John Calvin Commentary

Zechariah 8:12

1509–1564
Protestant
SCRIPTURE

"For [there shall be] the seed of peace; the vine shall give its fruit, and the ground shall give its increase, and the heavens shall give their dew; and I will cause the remnant of this people to inherit all these things." — Zechariah 8:12 (ASV)

Here Zechariah promises the continuance of God’s favor, which the Jews had now begun to taste. God then had, in part, openly shown that he was a Father to the Jews by dealing liberally with them; but, to strengthen them more fully in their perseverance, Zechariah says that this favor would be continued.

And he says first, that there would be the seed of peace. Some think that it is called the seed of peace because the cultivation of the fields was deserted while enemy assaults were dreaded; no one dared to bring out his oxen or his horses, and even when the farmers sowed their fields, it was not done as it would be in times of quietness and security.

So, just as fields badly cultivated in wartime do not produce a full crop, they think it is called the seed of peace when farmers are permitted to perform necessary labor, are free from all fear, and can securely devote their labors to cultivating and sowing their fields. Others explain the seed of peace to mean this—that it occurs when neither storms, nor tempests, nor mildew, nor any other evils harm the grain and fruit.

But since שלום, shelum, often means prosperity in Hebrew, we may understand it here that the seed of peace means that the seed would be prosperous; and this interpretation seems less strained to me. It shall then be the seed of peace; that is, it shall prosper according to your labor, and what is sown shall produce its proper fruit.

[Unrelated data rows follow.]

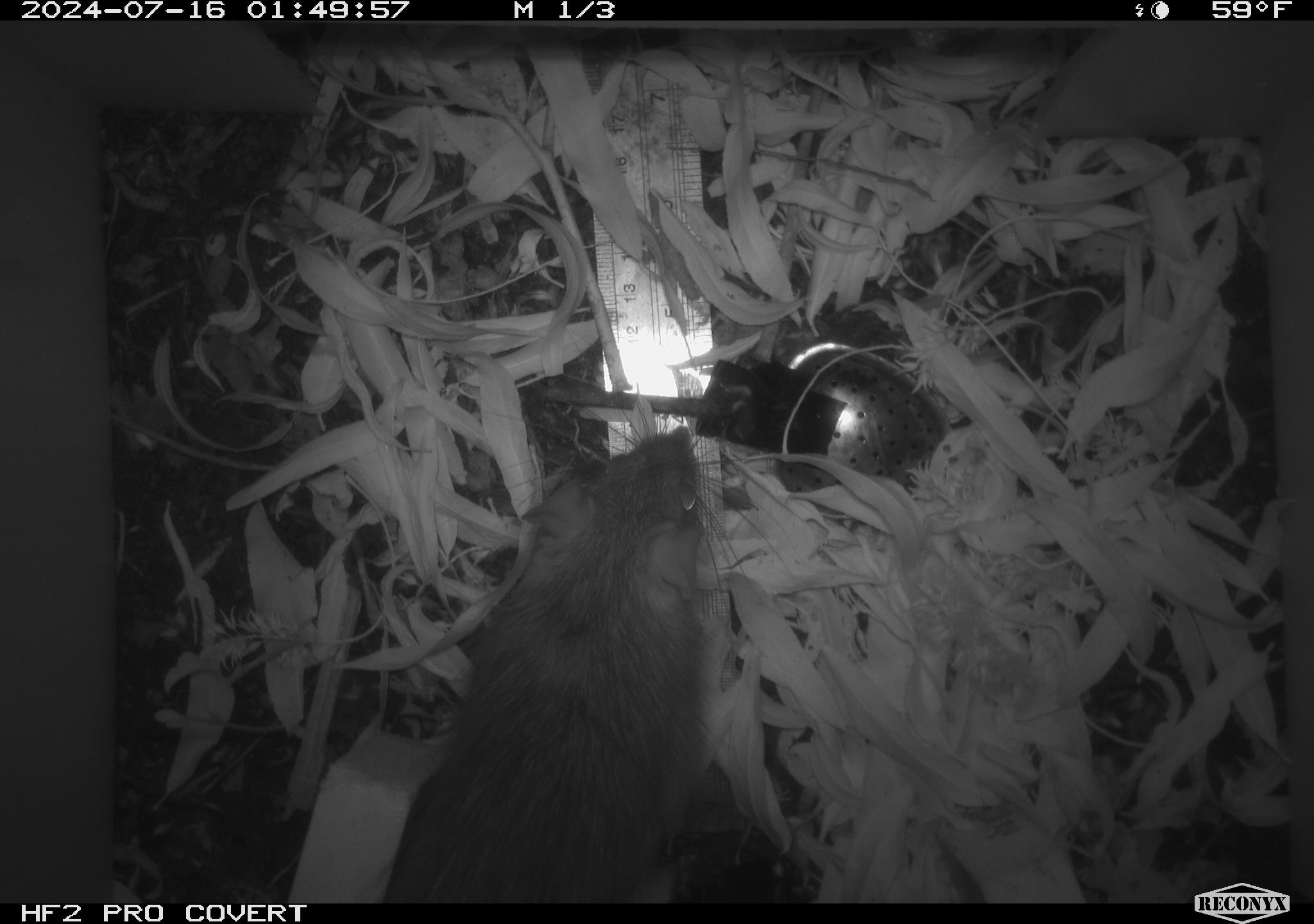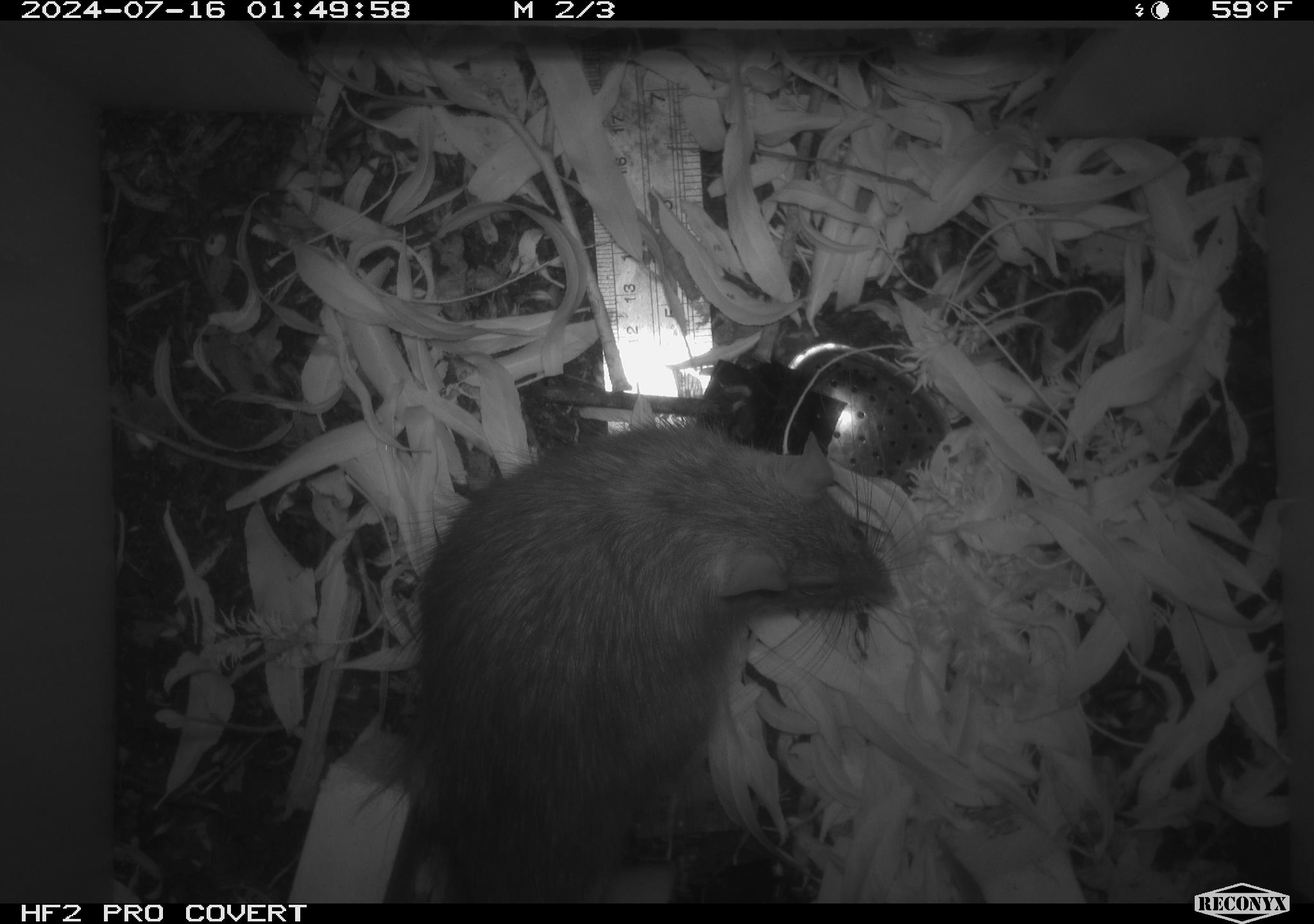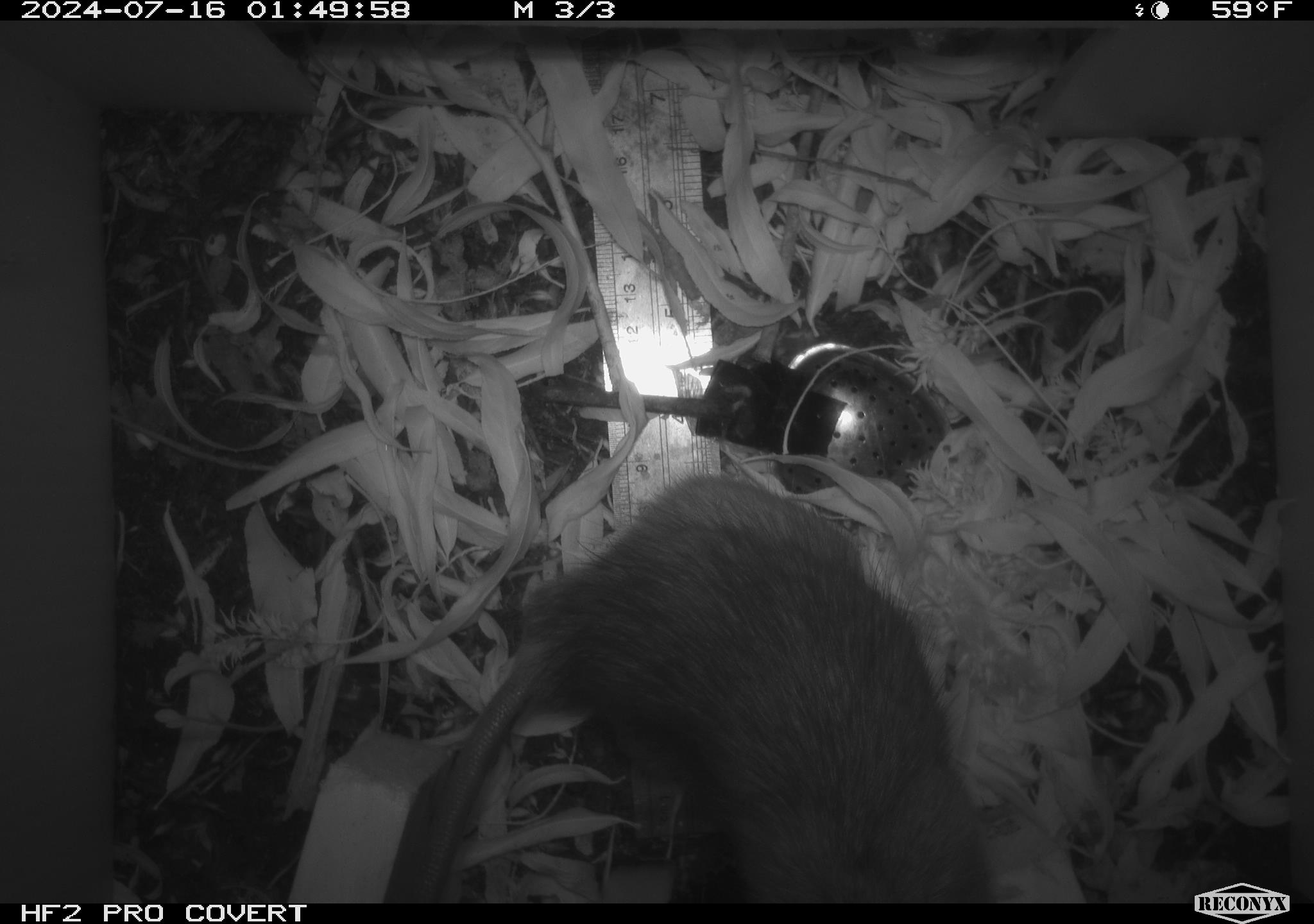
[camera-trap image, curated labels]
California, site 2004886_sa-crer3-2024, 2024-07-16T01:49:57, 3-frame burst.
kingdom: Animalia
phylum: Chordata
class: Mammalia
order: Rodentia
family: Muridae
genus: Rattus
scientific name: Rattus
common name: rat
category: rattus species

An explanation is added: The vine shall yield its fruit, and the earth shall yield its increase, and the heaven shall yield its dew. From this we conclude that it was called the seed of peace because farmers achieved their goal when the earth, irrigated by the dew of heaven, was not sterile, and when the produce was abundant—when there was plenty of grain and wine, and of other things.

There is then peace or prosperity for the seed when the grain grows according to our wishes and comes to maturity, and when heaven responds to the earth and does not withhold its dew, as we have seen in another place. In short, God testifies that the remnant of his people should abound in all good things, for heaven would not withhold its rain from them, nor the earth shut up its bowels.

But God always recalls his people to himself, that they may depend on his blessing; for it would be a cold doctrine if we were not persuaded of this: that the earth is fruitful only as God gives it the power of generating and bringing forth. We ought therefore always to regard the blessing of God, and to ask him to supply us with food, and to pray to him every day, as we are taught, to give us our daily bread. But few do this from the heart, and hardly one in a hundred turns his thoughts to God’s hand so firmly as to believe that he daily receives his daily food from him. We now understand what the Prophet means in these words.